Ormai è emergenza sanitaria: molti batteri che un tempo venivano spiazzati dagli antibiotici, oggi sono sotto stretta sorveglianza perché insensibili alle molecole che dovrebbero annientarli.
Stando agli ultimi dati dell’Oms, sono ben 500mila i casi di infezioni dovute alla resistenza a questi farmaci, registrati in 22 paesi del mondo. Colpa dell’abuso: vengono assunti impropriamente, a dosaggi inadeguati o per cure troppo brevi, nella convinzione che possano guarire qualsiasi malattia in tempi record. Complici questi errori, alcuni ceppi batterici hanno messo in atto contromisure biologiche, come modificazioni genetiche o adattamenti biochimici, che li hanno resi invincibili.
Ma se, da un lato, i medici hanno lanciato l’allarme per un uso corretto, mirato e controllato, dall’altro molti, tra i pazienti, temono che questi farmaci preziosi non vengano prescritti nemmeno quando servono.
Per fare chiarezza abbiamo rivolto tutti i dubbi più comuni al dottor Antonio Clavenna, farmacologo dell’Istituto di ricerche farmacologiche Mario Negri di Milano.
I medici evitano di prescriverli in caso di influenza per non renderli inefficaci?
«No, non li danno perché l’influenza è causata da virus, microrganismi su cui gli antibiotici non hanno alcun effetto: non li uccidono e non ne rallentano la crescita. Questi farmaci possono essere prescritti in seconda battuta se, approfittando dell’abbassamento delle difese immunitarie indotto dall’aggressione virale, i batteri riescono ad entrare in azione, complicando l’influenza con un’infezione delle vie respiratorie, come una sinusite o addirittura una polmonite, oppure un’otite. Malattie per le quali questi farmaci sono la scelta ideale».
In presenza di un’aggressione batterica sono indispensabili?
«Non è detto. Alcune infezioni come una tonsillite con placche, possono risolversi da sole: il medico può decidere di temporeggiare un paio di giorni prima di prescriverli, per vedere se il sistema immunitario ha la capacità di garantire la guarigione, evitando di ricorrere subito ai farmaci. Ok all’antibiotico sin dai primi sintomi, invece, quando l’organismo non ha gli strumenti sufficienti per debellare i batteri (come per una polmonite o un’infezione delle vie urinarie), o c’è il rischio che l’infiammazione si estenda alle zone vicine, come un ascesso dentale.

Dati forniti:

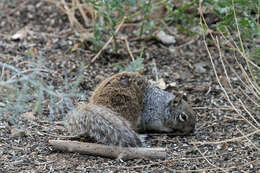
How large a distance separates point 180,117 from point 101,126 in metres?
1.30

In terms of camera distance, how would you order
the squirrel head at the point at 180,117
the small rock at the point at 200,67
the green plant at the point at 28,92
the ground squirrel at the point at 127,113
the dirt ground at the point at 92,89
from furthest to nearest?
1. the small rock at the point at 200,67
2. the squirrel head at the point at 180,117
3. the ground squirrel at the point at 127,113
4. the dirt ground at the point at 92,89
5. the green plant at the point at 28,92

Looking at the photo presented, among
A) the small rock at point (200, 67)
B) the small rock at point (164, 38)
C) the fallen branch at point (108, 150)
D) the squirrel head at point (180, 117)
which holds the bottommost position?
the fallen branch at point (108, 150)

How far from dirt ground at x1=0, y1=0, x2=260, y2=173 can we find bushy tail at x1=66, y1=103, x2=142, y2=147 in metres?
0.19

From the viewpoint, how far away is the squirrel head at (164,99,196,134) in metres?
5.04

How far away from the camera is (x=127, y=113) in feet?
16.0

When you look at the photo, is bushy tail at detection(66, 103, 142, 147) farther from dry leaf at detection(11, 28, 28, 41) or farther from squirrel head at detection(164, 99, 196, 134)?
dry leaf at detection(11, 28, 28, 41)

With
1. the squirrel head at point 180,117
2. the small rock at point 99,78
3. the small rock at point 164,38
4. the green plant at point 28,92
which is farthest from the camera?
the small rock at point 164,38

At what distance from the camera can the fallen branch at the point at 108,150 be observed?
13.5ft

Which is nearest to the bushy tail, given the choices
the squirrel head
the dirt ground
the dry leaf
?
the dirt ground

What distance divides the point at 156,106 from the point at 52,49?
2.14 m

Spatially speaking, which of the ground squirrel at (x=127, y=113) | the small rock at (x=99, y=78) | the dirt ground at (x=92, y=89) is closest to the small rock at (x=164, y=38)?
the dirt ground at (x=92, y=89)

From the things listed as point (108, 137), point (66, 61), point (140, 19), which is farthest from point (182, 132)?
point (140, 19)

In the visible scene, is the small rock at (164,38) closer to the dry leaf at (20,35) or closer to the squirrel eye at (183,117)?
the dry leaf at (20,35)

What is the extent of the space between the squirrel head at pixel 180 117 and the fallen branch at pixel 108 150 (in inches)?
36.3
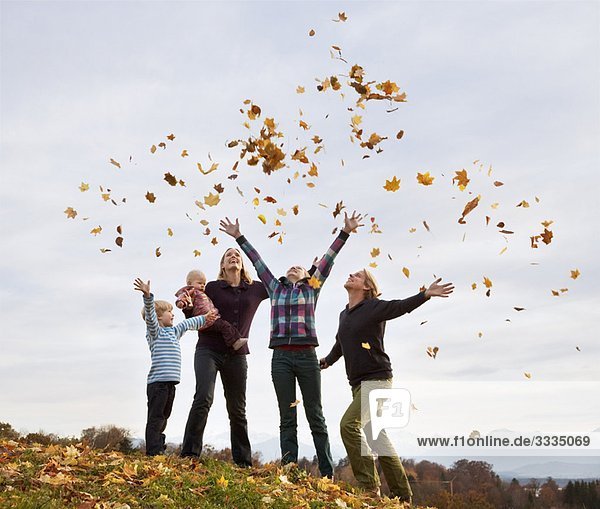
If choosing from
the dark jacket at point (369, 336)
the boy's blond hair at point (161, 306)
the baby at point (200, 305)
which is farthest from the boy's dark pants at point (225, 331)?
the dark jacket at point (369, 336)

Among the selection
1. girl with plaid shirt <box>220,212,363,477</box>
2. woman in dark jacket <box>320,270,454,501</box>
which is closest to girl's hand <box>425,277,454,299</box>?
woman in dark jacket <box>320,270,454,501</box>

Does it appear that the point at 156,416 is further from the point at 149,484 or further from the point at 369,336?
the point at 369,336

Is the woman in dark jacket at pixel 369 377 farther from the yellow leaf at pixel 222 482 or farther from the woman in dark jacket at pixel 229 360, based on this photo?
the yellow leaf at pixel 222 482

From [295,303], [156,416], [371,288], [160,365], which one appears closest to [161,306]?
[160,365]

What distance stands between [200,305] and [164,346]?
27.4 inches

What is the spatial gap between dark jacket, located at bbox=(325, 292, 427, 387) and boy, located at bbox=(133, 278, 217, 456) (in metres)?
1.77

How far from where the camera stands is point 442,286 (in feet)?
25.0

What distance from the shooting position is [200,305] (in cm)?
881

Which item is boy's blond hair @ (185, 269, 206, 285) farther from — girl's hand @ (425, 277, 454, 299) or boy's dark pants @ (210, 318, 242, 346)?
girl's hand @ (425, 277, 454, 299)

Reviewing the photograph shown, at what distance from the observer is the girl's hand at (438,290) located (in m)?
7.59

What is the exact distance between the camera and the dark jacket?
25.9 feet

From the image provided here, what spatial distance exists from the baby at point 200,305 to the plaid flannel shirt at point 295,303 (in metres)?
0.54

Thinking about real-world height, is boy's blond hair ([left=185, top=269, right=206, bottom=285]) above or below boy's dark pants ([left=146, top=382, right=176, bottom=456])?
above

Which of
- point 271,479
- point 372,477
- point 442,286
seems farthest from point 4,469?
point 442,286
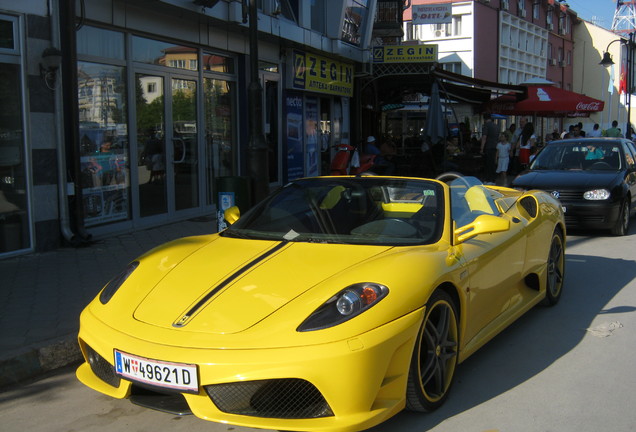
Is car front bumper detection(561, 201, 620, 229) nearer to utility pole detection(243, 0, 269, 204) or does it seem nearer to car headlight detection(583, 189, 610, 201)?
car headlight detection(583, 189, 610, 201)

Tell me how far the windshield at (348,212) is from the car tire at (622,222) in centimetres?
647

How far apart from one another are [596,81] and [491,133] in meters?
44.3

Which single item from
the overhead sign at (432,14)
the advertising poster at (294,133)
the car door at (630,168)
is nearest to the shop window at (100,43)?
the advertising poster at (294,133)

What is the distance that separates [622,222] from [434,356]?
7.59 m

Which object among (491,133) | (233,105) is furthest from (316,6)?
(491,133)

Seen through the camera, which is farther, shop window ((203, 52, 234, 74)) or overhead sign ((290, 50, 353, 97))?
overhead sign ((290, 50, 353, 97))

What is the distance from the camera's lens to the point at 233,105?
12289mm

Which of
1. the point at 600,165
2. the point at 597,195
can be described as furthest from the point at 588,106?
the point at 597,195

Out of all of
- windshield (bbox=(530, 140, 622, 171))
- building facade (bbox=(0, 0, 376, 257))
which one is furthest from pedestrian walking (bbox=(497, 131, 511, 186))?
windshield (bbox=(530, 140, 622, 171))

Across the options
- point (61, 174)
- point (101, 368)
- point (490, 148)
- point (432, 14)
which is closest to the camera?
point (101, 368)

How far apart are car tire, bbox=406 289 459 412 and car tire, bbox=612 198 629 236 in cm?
710

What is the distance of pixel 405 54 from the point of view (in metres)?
16.0

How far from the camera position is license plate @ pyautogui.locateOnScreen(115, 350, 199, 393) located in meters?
2.90

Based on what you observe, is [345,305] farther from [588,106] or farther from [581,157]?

Attività da svolgere:
**1)** Riscrivi il passo del brano che va da "Per fare chiarezza" fino a "batterica sono indispensabili?" compreso.
**2)** Rispondi alle domande seguenti in base al brano.
(a) Quanti casi di infezioni dovute alla resistenza agli antibiotici riportano gli ultimi dati dell'Oms?
(b) Di quale istituto è farmacologo il dottor Antonio Clavenna?
(c) Per quanto tempo il medico può decidere di temporeggiare prima di prescrivere l'antibiotico per una tonsillite con placche?

Elenco soluzioni:
**1)**
Per fare chiarezza abbiamo rivolto tutti i dubbi più comuni al dottor Antonio Clavenna, farmacologo dell’Istituto di ricerche farmacologiche Mario Negri di Milano.
I medici evitano di prescriverli in caso di influenza per non renderli inefficaci?
«No, non li danno perché l’influenza è causata da virus, microrganismi su cui gli antibiotici non hanno alcun effetto: non li uccidono e non ne rallentano la crescita. Questi farmaci possono essere prescritti in seconda battuta se, approfittando dell’abbassamento delle difese immunitarie indotto dall’aggressione virale, i batteri riescono ad entrare in azione, complicando l’influenza con un’infezione delle vie respiratorie, come una sinusite o addirittura una polmonite, oppure un’otite. Malattie per le quali questi farmaci sono la scelta ideale».
In presenza di un’aggressione batterica sono indispensabili?

**2)**
(a) 500mila casi, registrati in 22 paesi del mondo.
(b) Dell'Istituto di ricerche farmacologiche Mario Negri di Milano.
(c) Un paio di giorni.